Sunday, June 23, 2013

NAACL 2013 review

Just recently, I was in Atlanta for NAACL. So much fun! The hallway track is always the best -- I saw a bunch of friends from the NLP world, and especially a lot of Googlers, and met a bunch of new people! Also I managed to be present for Ray Mooney and David Forsyth and some other professors disagreeing animatedly about internal representations of meaning and to what extent you need to take the intentional stance with respect to other people.

Lots of really interesting papers this time around. There is of course Hal Daumé's expert opinion about the interesting papers at the main conference -- I saw a lot of those same talks, having mostly been hanging out at the machine translation and syntax/parsing tracks. On a personal note, it's exciting to see people I know and have worked with getting mentions on Hal's blog! (so, congratulations Greg Durrett and John DeNero and Juri Ganitkevitch!)

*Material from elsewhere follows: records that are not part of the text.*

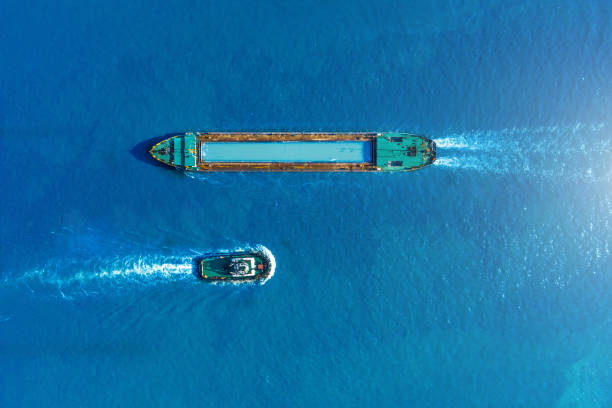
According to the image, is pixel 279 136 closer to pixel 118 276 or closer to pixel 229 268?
pixel 229 268

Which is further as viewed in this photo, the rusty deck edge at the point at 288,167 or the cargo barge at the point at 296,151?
the rusty deck edge at the point at 288,167

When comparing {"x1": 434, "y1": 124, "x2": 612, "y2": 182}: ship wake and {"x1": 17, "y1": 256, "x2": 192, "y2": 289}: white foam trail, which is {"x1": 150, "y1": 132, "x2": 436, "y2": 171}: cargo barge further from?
{"x1": 17, "y1": 256, "x2": 192, "y2": 289}: white foam trail

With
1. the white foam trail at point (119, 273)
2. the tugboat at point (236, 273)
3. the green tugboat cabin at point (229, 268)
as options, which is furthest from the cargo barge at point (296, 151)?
the white foam trail at point (119, 273)

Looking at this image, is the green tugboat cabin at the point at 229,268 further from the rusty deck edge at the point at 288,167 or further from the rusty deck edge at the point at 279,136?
the rusty deck edge at the point at 279,136

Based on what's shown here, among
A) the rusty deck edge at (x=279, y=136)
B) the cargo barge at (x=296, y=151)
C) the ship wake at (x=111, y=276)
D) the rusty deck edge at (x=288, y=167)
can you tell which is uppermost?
the rusty deck edge at (x=279, y=136)

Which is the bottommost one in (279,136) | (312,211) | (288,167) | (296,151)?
(312,211)

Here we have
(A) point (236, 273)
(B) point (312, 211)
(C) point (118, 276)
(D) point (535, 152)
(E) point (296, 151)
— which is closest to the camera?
(A) point (236, 273)

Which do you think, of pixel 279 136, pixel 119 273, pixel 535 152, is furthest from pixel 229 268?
pixel 535 152
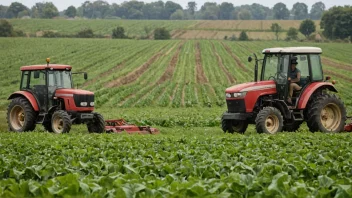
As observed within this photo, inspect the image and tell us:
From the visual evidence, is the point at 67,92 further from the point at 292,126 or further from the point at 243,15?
the point at 243,15

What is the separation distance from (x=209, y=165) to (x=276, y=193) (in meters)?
2.80

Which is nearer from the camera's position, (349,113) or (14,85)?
(349,113)

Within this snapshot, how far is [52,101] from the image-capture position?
65.3ft

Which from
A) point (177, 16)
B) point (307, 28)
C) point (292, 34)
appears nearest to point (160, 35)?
point (292, 34)

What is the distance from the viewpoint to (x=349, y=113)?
1043 inches

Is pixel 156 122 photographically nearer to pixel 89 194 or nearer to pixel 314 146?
pixel 314 146

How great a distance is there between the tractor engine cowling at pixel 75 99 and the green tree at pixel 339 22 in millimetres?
78682

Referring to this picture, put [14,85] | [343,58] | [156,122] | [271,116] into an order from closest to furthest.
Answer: [271,116]
[156,122]
[14,85]
[343,58]

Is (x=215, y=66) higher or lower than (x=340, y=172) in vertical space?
lower

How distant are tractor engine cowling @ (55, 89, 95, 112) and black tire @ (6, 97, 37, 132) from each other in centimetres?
115

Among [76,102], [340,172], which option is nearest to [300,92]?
[76,102]

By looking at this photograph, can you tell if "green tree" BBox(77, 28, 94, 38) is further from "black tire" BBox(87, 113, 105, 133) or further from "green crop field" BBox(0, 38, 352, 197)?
"black tire" BBox(87, 113, 105, 133)

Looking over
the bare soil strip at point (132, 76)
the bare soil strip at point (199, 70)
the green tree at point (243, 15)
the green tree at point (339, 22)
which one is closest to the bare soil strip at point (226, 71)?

Additionally, here's what I thought was cool:
  • Training Parsers on Incompatible Treebanks by Richard Johansson. You want to build a parser for your language. And you've got a treebank. No! You've got two treebanks. Even better, right? But what if those two treebanks use entirely different annotation schemes? ...
  • In the invited talk on Wednesday, Kathy McKeown talked about, among other things, the idea that as NLP people we can provide evidence for or against ideas in comparative literature or literary theory, in collaboration with literature folks -- "well, the theory is that narrative works like this -- let's check!"

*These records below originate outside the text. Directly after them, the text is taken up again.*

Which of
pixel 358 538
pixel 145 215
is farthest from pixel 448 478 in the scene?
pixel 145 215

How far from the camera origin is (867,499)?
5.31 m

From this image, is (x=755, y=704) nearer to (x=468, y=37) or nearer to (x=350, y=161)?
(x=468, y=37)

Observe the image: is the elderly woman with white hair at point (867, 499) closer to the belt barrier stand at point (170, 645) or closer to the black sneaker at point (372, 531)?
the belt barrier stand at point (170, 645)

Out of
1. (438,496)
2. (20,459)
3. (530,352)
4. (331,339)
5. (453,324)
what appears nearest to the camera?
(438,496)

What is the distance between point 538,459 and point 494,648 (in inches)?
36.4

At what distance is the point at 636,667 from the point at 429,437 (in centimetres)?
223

  • At *Sem, but also in the main conference, people are talking about using richer, more structured semantic models in our applications again. The really major change in the field in the early 1990s was to not do this -- but now we've got bigger computers and more data, and as a community we know a lot more about stats! Kevin Knight and his group are launching their Abstract Meaning Representation project ("It's like a treebank, but for semantics.") -- maybe it'll work this time!

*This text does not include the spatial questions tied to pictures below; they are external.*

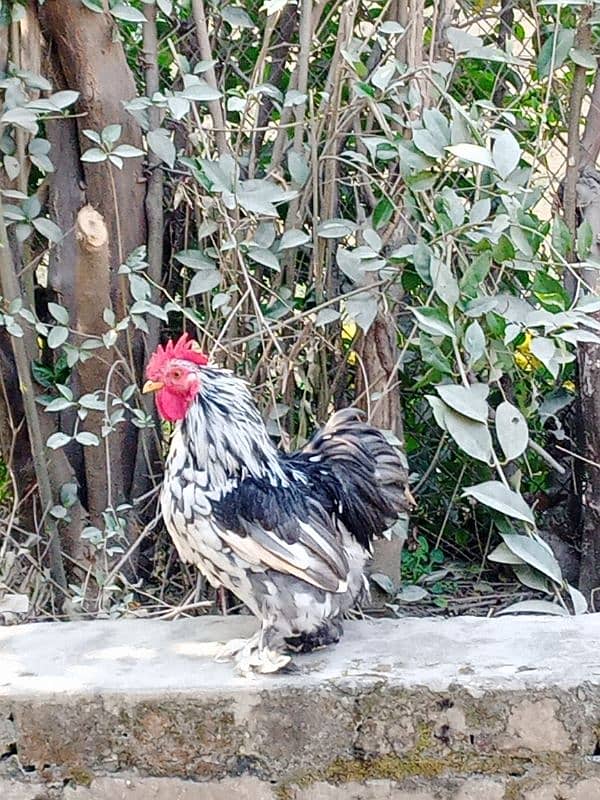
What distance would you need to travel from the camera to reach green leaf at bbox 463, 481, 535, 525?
2607mm

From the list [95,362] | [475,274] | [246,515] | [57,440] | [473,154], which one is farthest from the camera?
[95,362]

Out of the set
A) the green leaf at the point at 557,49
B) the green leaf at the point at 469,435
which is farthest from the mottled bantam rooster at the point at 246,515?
the green leaf at the point at 557,49

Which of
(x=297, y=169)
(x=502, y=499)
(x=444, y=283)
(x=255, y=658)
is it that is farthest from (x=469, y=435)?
(x=297, y=169)

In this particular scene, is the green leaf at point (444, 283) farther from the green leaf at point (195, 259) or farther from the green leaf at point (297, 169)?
the green leaf at point (195, 259)

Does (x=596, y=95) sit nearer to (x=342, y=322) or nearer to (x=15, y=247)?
(x=342, y=322)

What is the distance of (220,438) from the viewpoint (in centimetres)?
225

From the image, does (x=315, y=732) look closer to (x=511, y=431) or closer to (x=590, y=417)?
A: (x=511, y=431)

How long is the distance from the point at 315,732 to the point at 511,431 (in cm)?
84

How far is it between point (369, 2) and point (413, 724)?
193cm

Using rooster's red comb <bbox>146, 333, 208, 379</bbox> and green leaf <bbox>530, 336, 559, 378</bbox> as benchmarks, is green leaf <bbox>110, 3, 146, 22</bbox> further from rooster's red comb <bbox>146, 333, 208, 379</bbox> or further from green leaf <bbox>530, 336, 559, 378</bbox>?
green leaf <bbox>530, 336, 559, 378</bbox>

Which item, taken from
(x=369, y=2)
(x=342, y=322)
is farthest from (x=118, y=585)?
(x=369, y=2)

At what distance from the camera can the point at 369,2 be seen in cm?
304

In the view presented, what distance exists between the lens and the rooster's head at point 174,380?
7.36 feet

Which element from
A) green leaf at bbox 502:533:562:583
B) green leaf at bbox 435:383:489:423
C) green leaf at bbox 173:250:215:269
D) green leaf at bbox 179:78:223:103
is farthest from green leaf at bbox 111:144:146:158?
green leaf at bbox 502:533:562:583
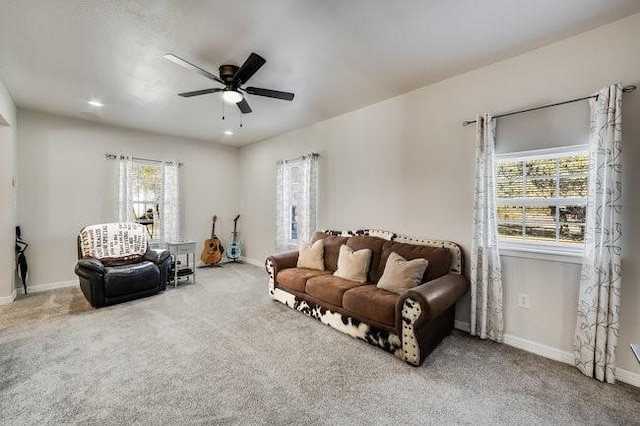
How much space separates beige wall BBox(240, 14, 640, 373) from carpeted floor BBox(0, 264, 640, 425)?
557 mm

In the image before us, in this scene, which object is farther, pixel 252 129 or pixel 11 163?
pixel 252 129

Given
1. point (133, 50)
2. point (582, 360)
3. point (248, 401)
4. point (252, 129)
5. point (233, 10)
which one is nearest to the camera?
point (248, 401)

  • Also at *Sem, Yoav Goldberg talked about the unreasonably enormous Syntactic Ngrams dataset -- it's basically chunks of parse trees from the English part of the Google Books corpus, indexed by time. That's going to be super useful.
  • I popped in to some of the Computational Linguistics for Literature talks -- Mark Riedl's invited talk about programmatically generating stories for games (slides) was especially good!
  • SemEval! There were fourteen different tasks -- lots of different aspects of understanding text! And people are using all these wildly different techniques to do it. An introductory talk about a task and then a single presentation about a system for performing that task is not always enough to really understand the problem, though...
  • I think my presentation went pretty well! People I've been citing for a while were at my talk, and people seemed engaged and asked good questions! (slides, paper)
Alright! So now, full of encouragement and ideas -- back to work.